# Would you like to be a Psychopath?



## reptilian (Aug 5, 2014)

You may have some other definitions and intuitions of what a psychopath is. Lets not fight about them and just follow the arguments.

You are not necessarily antisocial or asocial. Psychopaths lack certain emotional ability (sensing danger) and that is why they become "bad". No more social anxiety, no more depression. Only cold apathy with occasional pleasure seeking, and irritability that sometimes turns into rage.
You keep your reasoning abilities, but lose certain memories, or better yet, they lose the emotional meaning behind them. You lack shame, guilt, compassion and have no need for a deep connection with someone.

Yes or no, and why. I know some here are on the spectrum already, some are more autistic, others schizoid. But I doubt a real psychopath will spend time on forums like these, maybe reading, but not contributing, unless there are specific motivators such as asking someone a specific question.


----------



## cherriesnwine (Nov 22, 2018)

I would say yes, mostly 'cause I think everything would become easier to handle, but at the same time I'd rather not to because life without emotion seems dull and pure non-sense to me


----------



## sarek (May 20, 2010)

I would say being a psychopath means you are losing out on one of the defining qualities of what it is to be human, ie the ability to be emotional and feeling.


----------



## Mephi (Jun 10, 2015)

No. As annoying as emotions are sometimes, they serve a purpose. At the very least it can help me in certain social situations and alert me to problems. I guess maybe I enjoy my current experience of me and dont wish for it to change.


----------



## Highway Nights (Nov 26, 2014)

No. 

Have you ever seen an actual psychopath? Not the "cool" asshole TV characters people are into for some reason, but a legit psychopath? Most of them have no control over their lives whatsoever and have a complete inability to learn from their mistakes. It's absolutely pathetic. Precisely because of the traits that make them a psychopath, they can't function in life for any extended period.
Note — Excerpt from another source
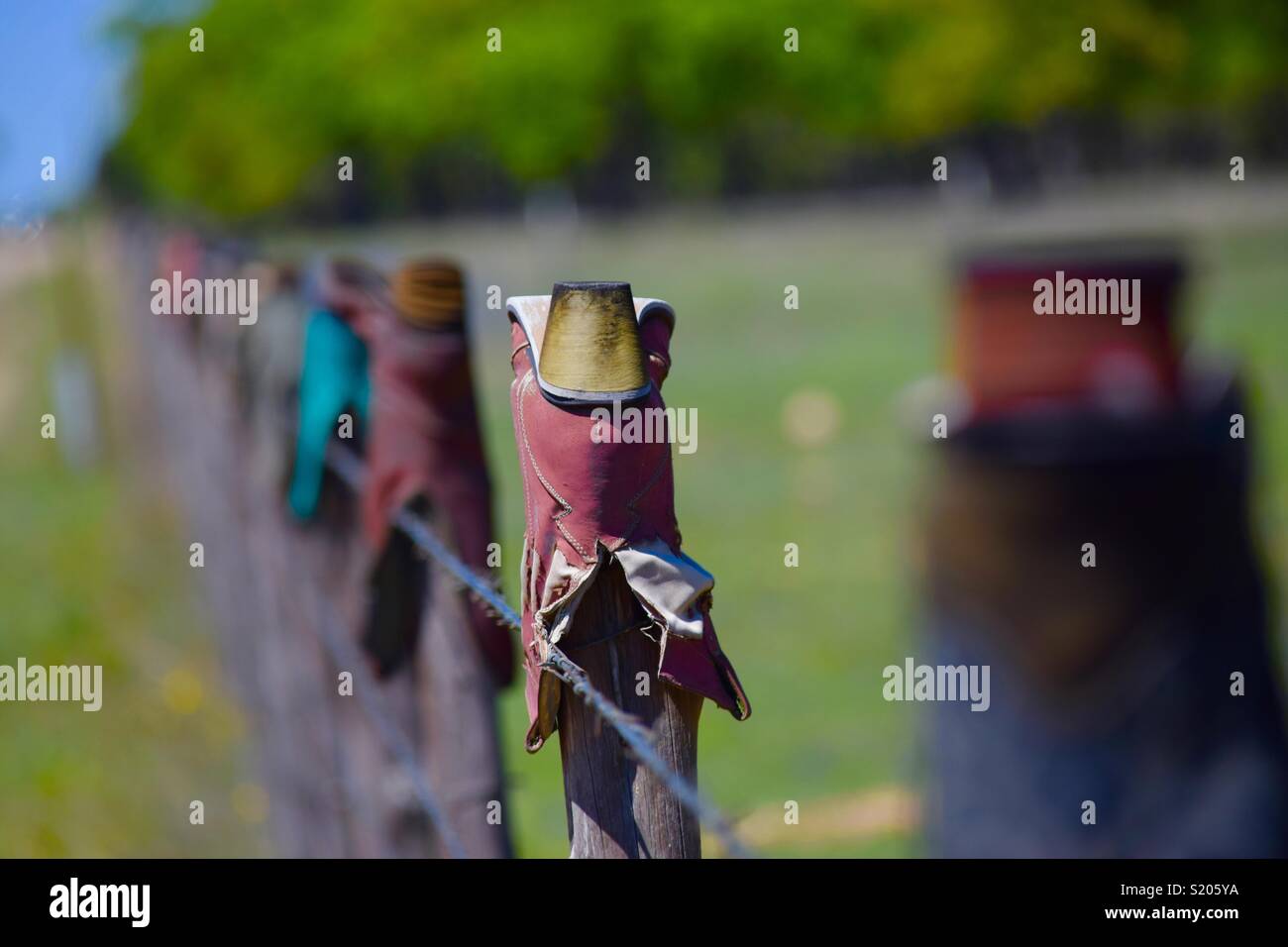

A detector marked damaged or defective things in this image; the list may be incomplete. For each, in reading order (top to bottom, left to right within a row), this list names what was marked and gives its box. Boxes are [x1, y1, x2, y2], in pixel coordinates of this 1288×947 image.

torn leather flap [361, 311, 515, 690]
torn leather flap [501, 300, 747, 752]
Most of them are not Dr. House or Sherlock, they're the people etching profanities on bathroom stalls and getting arrested for public urination.


----------



## reptilian (Aug 5, 2014)

Rebelgoatalliance said:


> No.
> 
> Have you ever seen an actual psychopath? Not the "cool" asshole TV characters people are into for some reason, but a legit psychopath? Most of them have no control over their lives whatsoever and have a complete inability to learn from their mistakes. It's absolutely pathetic. Precisely because of the traits that make them a psychopath, they can't function in life for any extended period.
> 
> Most of them are not Dr. House or Sherlock, they're the people etching profanities on bathroom stalls and getting arrested for public urination.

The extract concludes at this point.